The Role of Women in Latin American Cultures


When reading Dutiful Hijas: Dependency, Power, and Guilt By Erica Gonzalez Martinez, I immediately connected themes present in this work to the novel Chronicle of a Death Foretold by Gabriel Garcia Marquez.  In this novel Marquez conveys traditional Latin American cultural and social values through the character of Angela Vicario. Angela Vicario appears in the novel as a symbol for everything a woman should be in Latin American culture and society. In order to convey the values of honor, a woman’s role in society and in her family, and the importance placed on a woman’s virginity, Marquez uses the story of a baffling murder that tells the tale of how one woman’s virginity cost a man his life. The representation and the characterization of Angela Vicario in Chronicle of a Death Foretold provides an understanding of ways in which women were meant to act in Latin American culture, and how society treated them under an unequal gender system. Marquez’s characterization of Angela Vicario not only reflects the extent of women’s exploitation under this unequal gender system, but also reveals women’s subversions and resistances to this oppressive subjection. This completely parallels  the themes present in Dutiful Hijas: Dependency, Power, and Guilt as this work also focuses on traditional Latin American cultural and social values that focuses on the role of women in an inequal gender system, mentioning concepts such as marianismo, and using a family narrative to get a sense of what being a women in Latin American culture entailed.

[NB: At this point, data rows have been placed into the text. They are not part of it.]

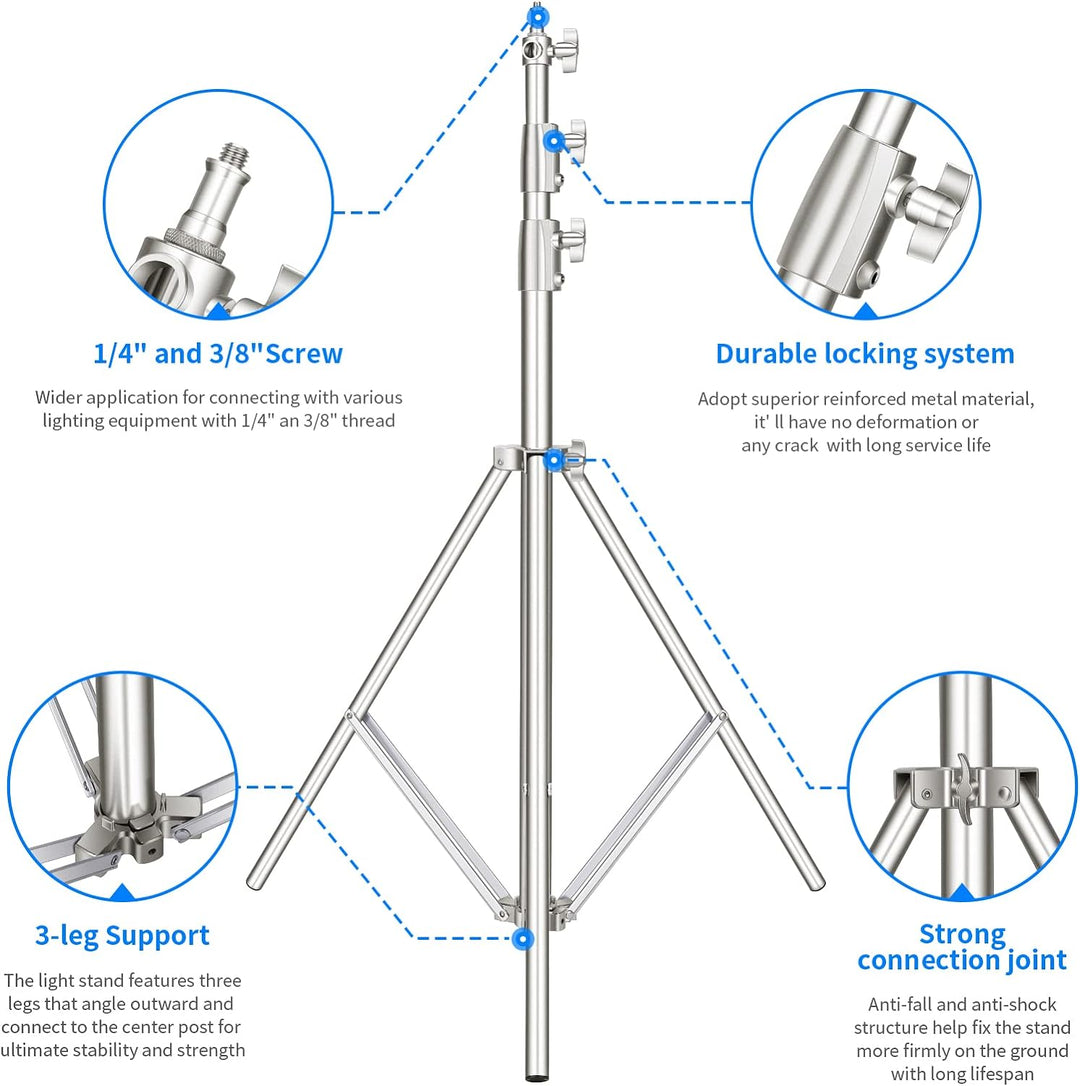 1/4" and 3/8"Screw

Wider application for connecting with various lighting equipment with 1/4" an 3/8" thread

Durable locking system

Adopt superior reinforced metal material, it' ll have no deformation or any crack with long service life

3-leg Support

The light stand features three legs that angle outward and connect to the center post for ultimate stability and strength

Strong connection joint

Anti-fall and anti-shock structure help fix the stand more firmly on the ground with long lifespan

Martinez introduces traditional cultural concepts such as marianismo to allow her readers to get a sense of what your life as a women in Latin American culture would be succumbed to. "Marianismo is the crux of our existence ... Using the Virgin Mary as a point of reference marianismo defines women as obedient servants who "happily" sacrifice themselves for everyone else's good. ... "Do not forget a women's place, do not be single and self-supporting or independent minded. Do not put your own needs first. Do not wish for more in life than being a housewife."" (Martinez, 145) With this quote Martinez describes aspects of her culture that have been imprinted in her since birth, and that she has been raised to accept as a woman: the ideal women that one had to become being raised a girl in a traditional Latin American family. Reading this particular quote automatically made me think of a certain quote from Chronicle of a Death Foretold, "The brothers were brought up to be men. The girls had been reared to get married. They knew how to screen embroidery, sew by machine, weave bone lace, wash and iron, make artificial flowers and fancy candy, and write engagement announcements.” (Marquez 31) This is what the women were to succumb to. They were brought up in a society that viewed marriage as the most important thing in a woman’s life. From the day they were born, when it was revealed that they would come into this world as girls, they would be prepared for marriage, and throughout their years as infants, and children, until the day would come when they would finally be seen as young women, they would be sculpted and perfected into the ideal-enough woman for any man. Through the character of Angela Vicario, Marquez flawlessly presents the exploitation of women in Latin American society. The character of Angela Vicario is almost a symbol for what Martinez could have become had she not chosen a different route for herself becoming an advocate for feminism.